Aim
In the passage on the Pine River trading post, repeat word for word everything from "Two years after" down to "104, published 1973).".

Great grandfather made a critical decision to move his trading post up to the present area of Pine River, Minnesota.
Two years after building his post on the South Branch of the Pine River, George Barclay apparently decided to move and expand his activities. He chose a site on higher, more open ground located next to land currently occupied by the Durkee Manufacturing Company. (Logsleds to Snowmobiles, pg. 104, published 1973).
My Aunt Miriam sent this to me as part of her notes about George’s land purchases (1986). Just click on the photo and it will open up so you can read it. She mentions three patents and one deed.
The Logsleds and Snowmobiles book published in 1973 by the town of Pine River for the Bicentennial gives these descriptions of the land holdings on page 105 at the bottom of the 1st column and top of the 2nd.
In 1876, he moved his establishment to higher ground and started purchasing land at the intersection of four townships: 137N-29W (Wilson), 137N-30W (Walden), 138N-29W (Barclay), and 138N-30W (Pine River). From this site grew the village. Appropriately, this largest settlement along the river eventually took the name of the river and became “Pine River.” (Logsleds to Snowmobiles, page 1.)

Records provided
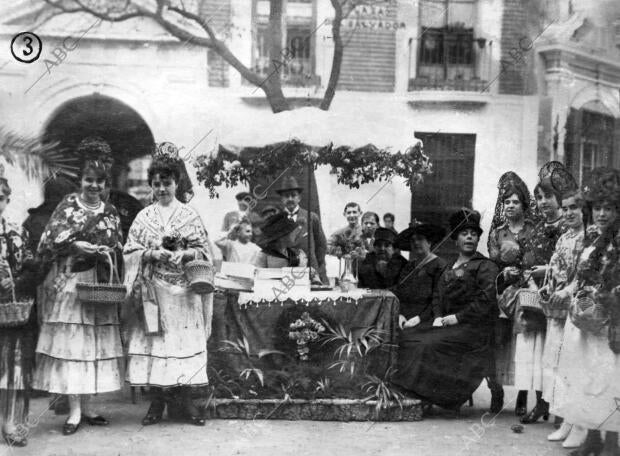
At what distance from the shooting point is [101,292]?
571cm

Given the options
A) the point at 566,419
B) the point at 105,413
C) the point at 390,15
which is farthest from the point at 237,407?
the point at 390,15

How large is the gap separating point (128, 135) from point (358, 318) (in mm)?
2350

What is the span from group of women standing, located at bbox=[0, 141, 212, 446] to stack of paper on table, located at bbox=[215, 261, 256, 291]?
21 cm

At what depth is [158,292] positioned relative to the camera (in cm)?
601

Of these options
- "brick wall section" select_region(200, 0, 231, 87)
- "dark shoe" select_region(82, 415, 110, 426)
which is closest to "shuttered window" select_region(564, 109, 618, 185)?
"brick wall section" select_region(200, 0, 231, 87)

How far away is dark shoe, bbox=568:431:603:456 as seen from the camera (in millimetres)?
5461

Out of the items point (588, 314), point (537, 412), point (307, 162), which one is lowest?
point (537, 412)

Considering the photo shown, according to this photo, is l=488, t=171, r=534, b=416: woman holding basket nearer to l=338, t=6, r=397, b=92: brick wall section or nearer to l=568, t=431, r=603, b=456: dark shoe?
l=568, t=431, r=603, b=456: dark shoe

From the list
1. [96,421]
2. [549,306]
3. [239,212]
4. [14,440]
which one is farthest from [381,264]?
[14,440]

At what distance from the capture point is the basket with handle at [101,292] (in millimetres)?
5684

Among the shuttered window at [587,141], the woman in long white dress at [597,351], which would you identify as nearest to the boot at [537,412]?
the woman in long white dress at [597,351]

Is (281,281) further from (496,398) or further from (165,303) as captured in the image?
(496,398)

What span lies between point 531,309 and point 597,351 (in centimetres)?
82

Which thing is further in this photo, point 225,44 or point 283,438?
point 225,44
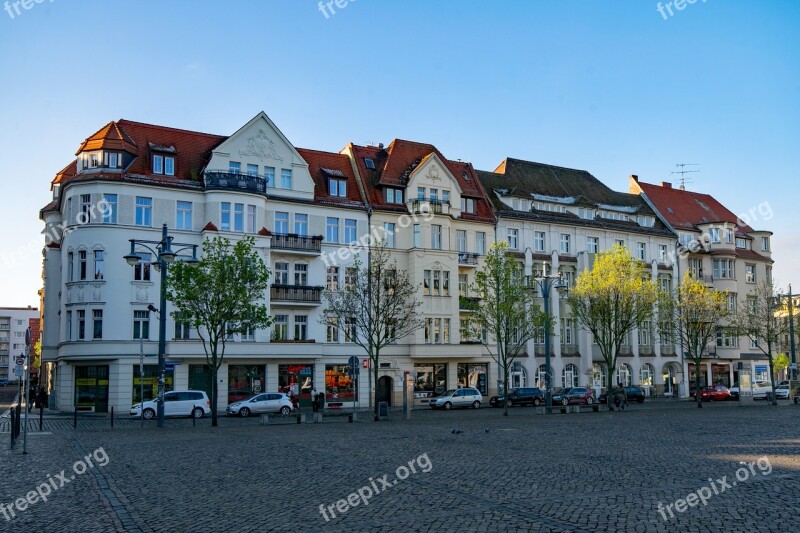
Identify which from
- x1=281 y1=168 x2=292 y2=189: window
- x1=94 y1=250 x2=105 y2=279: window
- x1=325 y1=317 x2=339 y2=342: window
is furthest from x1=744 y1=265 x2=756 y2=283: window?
x1=94 y1=250 x2=105 y2=279: window

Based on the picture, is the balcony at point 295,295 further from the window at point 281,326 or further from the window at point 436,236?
the window at point 436,236

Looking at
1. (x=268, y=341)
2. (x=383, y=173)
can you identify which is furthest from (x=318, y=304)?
(x=383, y=173)

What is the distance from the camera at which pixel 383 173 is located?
2235 inches

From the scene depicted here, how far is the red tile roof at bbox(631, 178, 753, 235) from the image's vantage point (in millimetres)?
74188

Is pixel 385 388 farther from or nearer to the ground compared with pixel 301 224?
nearer to the ground

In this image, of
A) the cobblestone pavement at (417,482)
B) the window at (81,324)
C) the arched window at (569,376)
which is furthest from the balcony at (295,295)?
the cobblestone pavement at (417,482)

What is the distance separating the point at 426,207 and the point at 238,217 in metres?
13.5

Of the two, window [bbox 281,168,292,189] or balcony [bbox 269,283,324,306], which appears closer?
balcony [bbox 269,283,324,306]

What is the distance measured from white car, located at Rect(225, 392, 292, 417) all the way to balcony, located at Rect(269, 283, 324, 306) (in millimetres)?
7123

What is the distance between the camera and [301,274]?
171 feet

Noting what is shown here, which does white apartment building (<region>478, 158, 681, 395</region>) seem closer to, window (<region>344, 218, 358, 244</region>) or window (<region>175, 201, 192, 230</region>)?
window (<region>344, 218, 358, 244</region>)

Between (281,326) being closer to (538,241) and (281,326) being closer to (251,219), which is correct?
(251,219)

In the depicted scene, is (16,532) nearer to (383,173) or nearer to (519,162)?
(383,173)

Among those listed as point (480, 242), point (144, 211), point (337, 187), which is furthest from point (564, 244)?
point (144, 211)
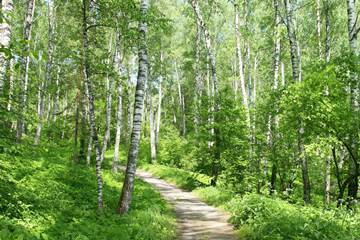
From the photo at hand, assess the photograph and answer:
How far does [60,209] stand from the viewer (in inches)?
364

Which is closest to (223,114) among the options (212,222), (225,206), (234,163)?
(234,163)

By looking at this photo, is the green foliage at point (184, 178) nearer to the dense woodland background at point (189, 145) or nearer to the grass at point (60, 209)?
the dense woodland background at point (189, 145)

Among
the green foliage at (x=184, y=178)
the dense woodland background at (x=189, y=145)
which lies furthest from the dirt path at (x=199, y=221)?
the green foliage at (x=184, y=178)

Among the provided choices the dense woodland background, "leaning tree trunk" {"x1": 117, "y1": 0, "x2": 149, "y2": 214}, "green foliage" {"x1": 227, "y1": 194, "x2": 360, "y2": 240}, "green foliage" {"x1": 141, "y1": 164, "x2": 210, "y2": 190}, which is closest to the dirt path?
the dense woodland background

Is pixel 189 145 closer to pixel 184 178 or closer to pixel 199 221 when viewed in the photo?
pixel 184 178

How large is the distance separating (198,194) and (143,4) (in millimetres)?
10438

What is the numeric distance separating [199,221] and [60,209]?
4775 mm

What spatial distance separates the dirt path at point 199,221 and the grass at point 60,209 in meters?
0.53

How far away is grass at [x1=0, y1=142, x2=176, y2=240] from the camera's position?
716cm

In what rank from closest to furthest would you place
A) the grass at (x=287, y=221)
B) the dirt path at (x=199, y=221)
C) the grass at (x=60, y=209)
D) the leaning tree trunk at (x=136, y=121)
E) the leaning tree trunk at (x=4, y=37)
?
the leaning tree trunk at (x=4, y=37), the grass at (x=60, y=209), the grass at (x=287, y=221), the dirt path at (x=199, y=221), the leaning tree trunk at (x=136, y=121)

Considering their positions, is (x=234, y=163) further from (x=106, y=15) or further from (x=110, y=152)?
(x=110, y=152)

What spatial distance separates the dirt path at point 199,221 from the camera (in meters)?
10.0

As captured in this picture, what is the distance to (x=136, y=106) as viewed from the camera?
35.6 feet

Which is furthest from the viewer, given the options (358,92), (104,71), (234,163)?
(234,163)
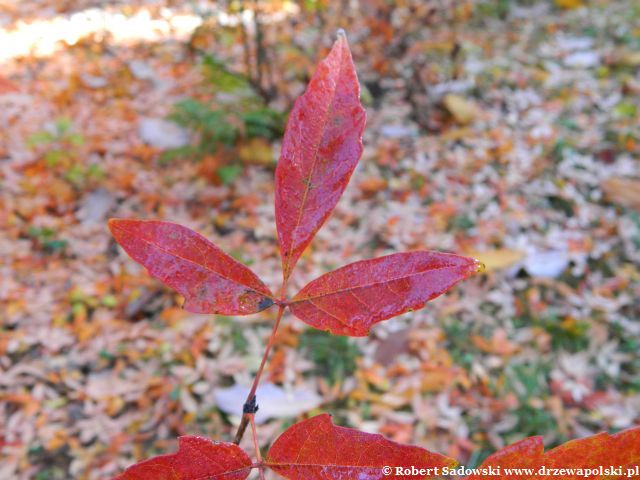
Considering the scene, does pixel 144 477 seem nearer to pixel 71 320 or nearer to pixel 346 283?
pixel 346 283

The answer
Two years after building his post on the South Branch of the Pine River, George Barclay apparently decided to move and expand his activities. He chose a site on higher, more open ground located next to land currently occupied by the Durkee Manufacturing Company. (Logsleds to Snowmobiles, pg. 104, published 1973).